- WRITTEN TASK
Return only this: the line with "Observing this image, between" and all the lines that follow it below, through the final one, exactly as they are.

- STORED RECORDS
━━━━━━━━━━

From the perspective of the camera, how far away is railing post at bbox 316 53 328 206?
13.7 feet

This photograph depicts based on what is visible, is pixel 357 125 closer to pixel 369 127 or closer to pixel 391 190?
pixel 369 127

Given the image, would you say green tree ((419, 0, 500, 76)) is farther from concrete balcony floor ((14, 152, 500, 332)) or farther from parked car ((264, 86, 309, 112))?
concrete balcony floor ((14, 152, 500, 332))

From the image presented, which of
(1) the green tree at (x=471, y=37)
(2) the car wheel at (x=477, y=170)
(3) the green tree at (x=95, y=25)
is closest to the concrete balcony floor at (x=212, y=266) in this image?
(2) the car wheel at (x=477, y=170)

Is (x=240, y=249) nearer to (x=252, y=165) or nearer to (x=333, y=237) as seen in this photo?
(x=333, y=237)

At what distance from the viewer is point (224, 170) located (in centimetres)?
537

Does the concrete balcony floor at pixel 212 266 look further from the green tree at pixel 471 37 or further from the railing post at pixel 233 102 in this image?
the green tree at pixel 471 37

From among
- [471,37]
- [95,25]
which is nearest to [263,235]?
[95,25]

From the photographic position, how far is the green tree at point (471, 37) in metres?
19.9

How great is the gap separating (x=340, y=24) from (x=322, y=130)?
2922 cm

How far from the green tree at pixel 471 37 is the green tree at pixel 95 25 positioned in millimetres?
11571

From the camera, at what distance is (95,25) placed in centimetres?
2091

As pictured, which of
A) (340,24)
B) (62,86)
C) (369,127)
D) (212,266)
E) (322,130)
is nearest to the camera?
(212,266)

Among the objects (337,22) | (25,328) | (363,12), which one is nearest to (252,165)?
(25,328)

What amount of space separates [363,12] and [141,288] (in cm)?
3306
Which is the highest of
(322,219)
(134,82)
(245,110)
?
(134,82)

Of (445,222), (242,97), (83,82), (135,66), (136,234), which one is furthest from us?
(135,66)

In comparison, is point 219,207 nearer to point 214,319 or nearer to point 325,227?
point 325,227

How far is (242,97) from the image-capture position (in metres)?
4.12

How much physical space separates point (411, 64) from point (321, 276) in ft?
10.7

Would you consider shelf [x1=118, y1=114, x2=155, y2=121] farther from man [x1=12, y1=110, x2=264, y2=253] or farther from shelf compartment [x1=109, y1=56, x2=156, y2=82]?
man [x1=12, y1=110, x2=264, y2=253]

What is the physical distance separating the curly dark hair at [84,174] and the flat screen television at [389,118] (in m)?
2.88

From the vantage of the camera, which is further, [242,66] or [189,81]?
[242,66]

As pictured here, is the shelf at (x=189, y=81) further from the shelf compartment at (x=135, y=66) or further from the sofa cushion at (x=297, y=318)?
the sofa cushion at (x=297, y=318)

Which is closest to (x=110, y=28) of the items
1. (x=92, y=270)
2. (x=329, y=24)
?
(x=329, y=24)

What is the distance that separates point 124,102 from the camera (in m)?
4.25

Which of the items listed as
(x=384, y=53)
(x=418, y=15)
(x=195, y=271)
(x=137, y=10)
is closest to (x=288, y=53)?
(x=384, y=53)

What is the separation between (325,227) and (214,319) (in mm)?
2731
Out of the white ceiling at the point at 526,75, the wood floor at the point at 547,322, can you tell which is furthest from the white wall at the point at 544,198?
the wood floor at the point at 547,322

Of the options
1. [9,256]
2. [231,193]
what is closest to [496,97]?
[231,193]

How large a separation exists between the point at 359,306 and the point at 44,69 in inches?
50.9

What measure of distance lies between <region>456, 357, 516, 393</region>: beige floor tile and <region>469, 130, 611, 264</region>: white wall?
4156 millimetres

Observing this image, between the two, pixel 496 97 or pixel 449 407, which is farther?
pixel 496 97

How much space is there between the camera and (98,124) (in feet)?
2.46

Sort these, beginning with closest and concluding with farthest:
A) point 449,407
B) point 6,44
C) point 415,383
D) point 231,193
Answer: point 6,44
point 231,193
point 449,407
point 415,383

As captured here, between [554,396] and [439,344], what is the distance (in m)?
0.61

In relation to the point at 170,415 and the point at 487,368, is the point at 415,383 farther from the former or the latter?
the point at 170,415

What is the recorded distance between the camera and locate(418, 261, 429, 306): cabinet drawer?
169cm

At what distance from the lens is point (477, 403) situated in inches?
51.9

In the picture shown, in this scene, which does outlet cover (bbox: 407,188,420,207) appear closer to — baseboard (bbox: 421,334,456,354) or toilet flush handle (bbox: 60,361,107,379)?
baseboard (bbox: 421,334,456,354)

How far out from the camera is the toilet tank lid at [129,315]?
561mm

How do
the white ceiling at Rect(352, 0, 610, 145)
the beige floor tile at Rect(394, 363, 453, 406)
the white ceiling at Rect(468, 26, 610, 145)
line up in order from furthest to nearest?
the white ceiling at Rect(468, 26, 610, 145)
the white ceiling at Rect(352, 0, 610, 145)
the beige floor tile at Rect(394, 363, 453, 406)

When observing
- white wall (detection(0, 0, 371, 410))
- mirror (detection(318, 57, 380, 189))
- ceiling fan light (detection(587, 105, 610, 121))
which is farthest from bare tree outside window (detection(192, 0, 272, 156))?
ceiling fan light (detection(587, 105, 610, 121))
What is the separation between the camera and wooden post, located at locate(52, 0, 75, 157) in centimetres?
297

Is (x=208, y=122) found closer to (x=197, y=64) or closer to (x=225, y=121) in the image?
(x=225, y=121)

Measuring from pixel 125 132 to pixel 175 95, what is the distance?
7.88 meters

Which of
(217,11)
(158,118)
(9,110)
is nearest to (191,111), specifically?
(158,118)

━━━━━━━━━━

- ANSWER TO THIS EXERCISE
Observing this image, between the two, pixel 496 97 or pixel 449 407, which is farther?
pixel 496 97

How much space is there between the camera and (98,124) (in feet)?
2.46

Sort these, beginning with closest and concluding with farthest:
A) point 449,407
B) point 6,44
C) point 415,383
D) point 231,193
Answer: point 6,44
point 231,193
point 449,407
point 415,383

As captured here, between [554,396] and [439,344], what is the distance (in m)?
0.61

In relation to the point at 170,415 and the point at 487,368, is the point at 415,383 farther from the former or the latter?
the point at 170,415

What is the recorded distance between the camera and locate(418, 261, 429, 306): cabinet drawer?
169cm

At what distance from the lens is point (477, 403) situated in inches?
51.9

In the picture shown, in this scene, which does outlet cover (bbox: 407,188,420,207) appear closer to — baseboard (bbox: 421,334,456,354) or toilet flush handle (bbox: 60,361,107,379)?
baseboard (bbox: 421,334,456,354)

How far out from the camera is the toilet tank lid at [129,315]?
561mm

How do
the white ceiling at Rect(352, 0, 610, 145)
the beige floor tile at Rect(394, 363, 453, 406)
the white ceiling at Rect(468, 26, 610, 145)
line up in order from furthest to nearest?
the white ceiling at Rect(468, 26, 610, 145)
the white ceiling at Rect(352, 0, 610, 145)
the beige floor tile at Rect(394, 363, 453, 406)

When observing
- white wall (detection(0, 0, 371, 410))
- mirror (detection(318, 57, 380, 189))
- ceiling fan light (detection(587, 105, 610, 121))
which is farthest from bare tree outside window (detection(192, 0, 272, 156))?
ceiling fan light (detection(587, 105, 610, 121))
What is the separation between the camera and wooden post, located at locate(52, 0, 75, 157) in centimetres?
297

Is (x=208, y=122) found closer to (x=197, y=64) or closer to (x=225, y=121) in the image?
(x=225, y=121)

Measuring from pixel 125 132 to pixel 175 95, what is the distance?
7.88 meters

Which of
(217,11)
(158,118)
(9,110)
is nearest to (191,111), specifically?
(158,118)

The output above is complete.